I have in place a system that uses kmttg to grab json-formatted data from my local Tivo box. It polls the Tivo box every 30 minutes and does a few operations.

It manages a historical To Do list and uses that to see items that had been scheduled to record have in fact been recorded (or are currently being recorded) . It checks the recorded duration as reported by tivo against the expected duration. 

It sends a status message on each poll, indicating what's OK and what (if anything) is amiss.

It works quite well, but today I discovered that tivo will report a program as recording when in fact that is not the case.

I went to watch a program that was still being recorded. The red light was on, Tivo indicated the show was being recorded, looking at he list of shows indicated it was recording, but when i went to watch it there was nothing. A black screen and no green bar.

I went to live TV and tuned in the show. I got a message that the channel was not available. I did the up/down channel thing and it appeared. I could even jump back in time (though not all the way back to when the show started).

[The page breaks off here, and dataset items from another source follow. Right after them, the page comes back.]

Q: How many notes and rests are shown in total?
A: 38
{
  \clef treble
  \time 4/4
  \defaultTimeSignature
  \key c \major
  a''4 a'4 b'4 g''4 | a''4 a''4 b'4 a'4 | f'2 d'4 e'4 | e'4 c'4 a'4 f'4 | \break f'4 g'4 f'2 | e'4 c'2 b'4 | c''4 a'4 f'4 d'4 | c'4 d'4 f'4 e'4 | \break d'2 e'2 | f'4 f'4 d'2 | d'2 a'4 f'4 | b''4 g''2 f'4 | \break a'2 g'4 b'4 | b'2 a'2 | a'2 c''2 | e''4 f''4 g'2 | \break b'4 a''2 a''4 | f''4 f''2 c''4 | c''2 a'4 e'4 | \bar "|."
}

I stopped the failed recording, and then from live TV had tivo record that channel. Even though I could get the signal, Tivo again quietly failed while falsly indicating that the channel was recording. Only by trying to watch that new recording in progress could I tell it wasn't actually recording.

I left that recording to go, and set up a manual recording for the same channel. *That* worked. The other recording never recorded anything.

There was nothing in the History list indicating any trouble.

I went through the channel signal pages and the signals seemed fine. (I took pictures and may go through them again.)

The upshot to all this is that there seems to be no way to detect when Tivo is failing to record short of physically trying to watch a recording.

I had a failed recording alert from my script the other day. It wasn't until the program had completed that Tivo reported the actual recording duration(8 seconds, plainly borked). 

All while it was supposed to be recording, queries to the Tivo box reported the a duration that suggested it was correctly recording the show.

I now have no idea how to programmatically check for Tivo errors at the time they are occurring. The only way to know Tivo is failing is to be at the TV manually inspecting each recording.


UPDATE: Had a show fail to record again. While the Tivo was pretending to record, the KMTTG GUI reported the duration as 0:00 and the Mbps as "Infinity".

There are data in the json feed that will indicate a recording issue. The ratio of duration to size should be around 2000. When a show is failing to record (despite Tivo show the red circle, etc) reported duration will change but the size will not. If you periodically check these values and compute the ratio you should be able to tell when a show is not actually getting recorded to disk.